O que mais me chateou nesse assunto são as cartas dos pobres. Os pobres para mim são pessoas que não têm dinheiro mas que estão suficientemente mistificadas para aceitar o mundo tal qual é. Essa gente forma legião. Escreveram-me cartas dolorosas: ‘Dê-me  a mim o dinheiro que você está rejeitando’.
No fundo o que escandaliza é que esse dinheiro não tenha sido recebido e gasto. Quando Mauriac escreve em sua agenda: “Eu o teria usado para reformar meu banheiro e a grade de meu jardim”, mostra-se maligno. Sabe que não provocará nenhum escândalo. Se tivesse distribuído esse dinheiro, o pessoal ficaria chocado. Rejeitá-lo é inadmissível. Um norte-americano escreveu: ‘Se me dão 100 dólares e os rejeito, não sou um homem’. Além do mais fica a ideia que um escritor não merece esse dinheiro. O escritor é um personagem suspeito. Não trabalha, ganha dinheiro e pode ser recebido, se o quiser, por um rei da Suécia. Isso já é escandaloso. Se, ademais, recusa o dinheiro que não mereceu, é o cúmulo.

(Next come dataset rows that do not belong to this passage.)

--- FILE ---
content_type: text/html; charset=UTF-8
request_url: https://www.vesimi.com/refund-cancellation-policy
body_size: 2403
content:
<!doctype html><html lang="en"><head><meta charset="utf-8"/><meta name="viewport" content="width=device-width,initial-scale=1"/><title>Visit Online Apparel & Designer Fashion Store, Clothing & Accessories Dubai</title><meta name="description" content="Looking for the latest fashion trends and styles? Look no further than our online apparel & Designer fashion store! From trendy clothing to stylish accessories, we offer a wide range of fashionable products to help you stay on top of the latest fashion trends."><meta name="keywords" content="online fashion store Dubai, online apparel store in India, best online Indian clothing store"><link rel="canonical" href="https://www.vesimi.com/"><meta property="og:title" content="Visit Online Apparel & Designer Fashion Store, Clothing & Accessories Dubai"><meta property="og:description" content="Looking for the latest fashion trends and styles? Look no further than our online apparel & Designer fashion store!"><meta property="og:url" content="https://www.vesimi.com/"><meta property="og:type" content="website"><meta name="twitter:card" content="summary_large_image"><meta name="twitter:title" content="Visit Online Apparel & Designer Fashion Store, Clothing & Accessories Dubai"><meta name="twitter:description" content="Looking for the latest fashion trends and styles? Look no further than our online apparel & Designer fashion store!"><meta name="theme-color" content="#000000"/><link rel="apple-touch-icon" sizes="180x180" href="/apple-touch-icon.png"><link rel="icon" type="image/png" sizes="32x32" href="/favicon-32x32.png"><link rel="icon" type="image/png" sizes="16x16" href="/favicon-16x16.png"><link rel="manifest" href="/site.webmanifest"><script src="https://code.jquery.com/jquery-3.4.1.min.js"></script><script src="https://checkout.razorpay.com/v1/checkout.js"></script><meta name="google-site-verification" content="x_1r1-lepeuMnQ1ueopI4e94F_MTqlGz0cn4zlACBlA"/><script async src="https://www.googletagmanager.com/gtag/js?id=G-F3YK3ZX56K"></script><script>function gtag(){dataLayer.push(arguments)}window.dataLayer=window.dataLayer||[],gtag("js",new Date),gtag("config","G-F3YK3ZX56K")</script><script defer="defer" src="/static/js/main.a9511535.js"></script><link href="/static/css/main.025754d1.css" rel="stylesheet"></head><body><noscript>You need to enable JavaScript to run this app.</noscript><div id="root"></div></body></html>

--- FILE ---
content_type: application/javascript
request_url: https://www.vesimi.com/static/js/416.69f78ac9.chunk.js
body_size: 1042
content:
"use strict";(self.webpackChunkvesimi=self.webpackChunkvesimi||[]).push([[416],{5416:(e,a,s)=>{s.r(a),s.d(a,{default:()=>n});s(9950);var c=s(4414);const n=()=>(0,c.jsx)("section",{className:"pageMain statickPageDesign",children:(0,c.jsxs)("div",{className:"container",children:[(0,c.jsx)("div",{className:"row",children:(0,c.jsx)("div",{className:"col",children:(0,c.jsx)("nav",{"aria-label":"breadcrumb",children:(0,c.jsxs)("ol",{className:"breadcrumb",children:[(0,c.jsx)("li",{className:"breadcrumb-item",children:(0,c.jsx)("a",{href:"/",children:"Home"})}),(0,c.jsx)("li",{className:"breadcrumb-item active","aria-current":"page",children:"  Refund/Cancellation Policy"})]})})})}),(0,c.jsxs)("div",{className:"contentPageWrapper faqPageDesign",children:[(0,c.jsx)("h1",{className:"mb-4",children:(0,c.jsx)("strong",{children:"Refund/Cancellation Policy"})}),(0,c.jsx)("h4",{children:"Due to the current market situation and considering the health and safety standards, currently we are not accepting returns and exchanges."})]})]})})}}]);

Considera-se natural que um banqueiro tenha dinheiro e não o dê. Todavia, que um escritor possa rejeitá-lo, isso não pode.

Tudo isto é o mundo do dinheiro e as relações com o dinheiro são sempre falsas.  Rejeito milhões e me criticam, porém ao mesmo tempo me dizem que venderei mais livros, porque o pessoal vai dizer: ‘Quem é este desequilibrado que cospe em tamanha dinheirama?’ Meu gesto, portanto, vai me trazer mais dinheiro. É absurdo, no entanto nada posso fazer. O paradoxal é que, rejeitando o prêmio, não acontece nada. Aceitando-o, eu teria me deixado recuperar pelo sistema”, completou Sartre.

Existencialismo de esquerda

Em seus romances, ensaios e peças de teatro, Sartre promovia a filosofia do existencialismo, argumentando que cada indivíduo deve criar e dar sentido a sua própria vida porque a vida em si não tem sentido inato.
Jean-Paul Sartre e sua companheira, Simone de Beauvoir, se encontram com Ernesto Che Guevara em Cuba em 1960
O filósofo estudou na prestigiosa Escola Normal Superior entre 1924 e 1929, onde conheceu Simone de Beauvoir, que viria a ser sua companheira pela vida afora e também escritora. Ele  tornou-se professor de filosofia e lecionou em Le Havre, Laon e Paris. Em 1938, seu primeiro romance, Náusea, foi publicado. A narrativa adota a forma de diário de um intelectual obcecado por café.
Em 1939, Sartre foi convocado para lutar na Segunda Guerra Mundial. Feito prisioneiro pelos alemães por cerca de um ano, participou, quando libertado, da Resistência Francesa.

Em 1943, publicou uma de suas obras seminais, O Ser e o Nada, em que argumenta que o homem está condenado à liberdade e carrega consigo uma responsabilidade social. Sartre e Beauvoir viriam a engajar-se em movimentos sociais, defender o comunismo e apoiar o levante estudantil de maio de 1968 em Paris.

Também em 1943, escreveu uma de suas peças teatrais mais conhecidas, As Moscas, seguida de Entre Quatro Paredes em 1945. Em 1946, criou Mortos sem Sepultura e A Prostituta Respeitosa e em 1948, Orfeu Negro e As Mãos Sujas.
Ainda em 1945, deu início a um novo romance em quatro volumes intitulado Os Caminhos da Liberdade, porém abandonou a forma novela após concluir o terceiro volume em 1949. Em 1946, continuou a desenvolver sua filosofia na obra O Existencialismo é um Humanismo.
Nos anos 1950 e 1960,dedicou-se a estudos de figuras da literatura como Baudelaire, Jean Genet e Flaubert. O Idiota de Família, seu trabalho sobre Flaubert, foi bem extenso, todavia somente três dos quarto volumes previstos foram publicados.
A saúde e a visão de Sartre entraram em declínio em seus últimos anos, levando-o à morte em 1980.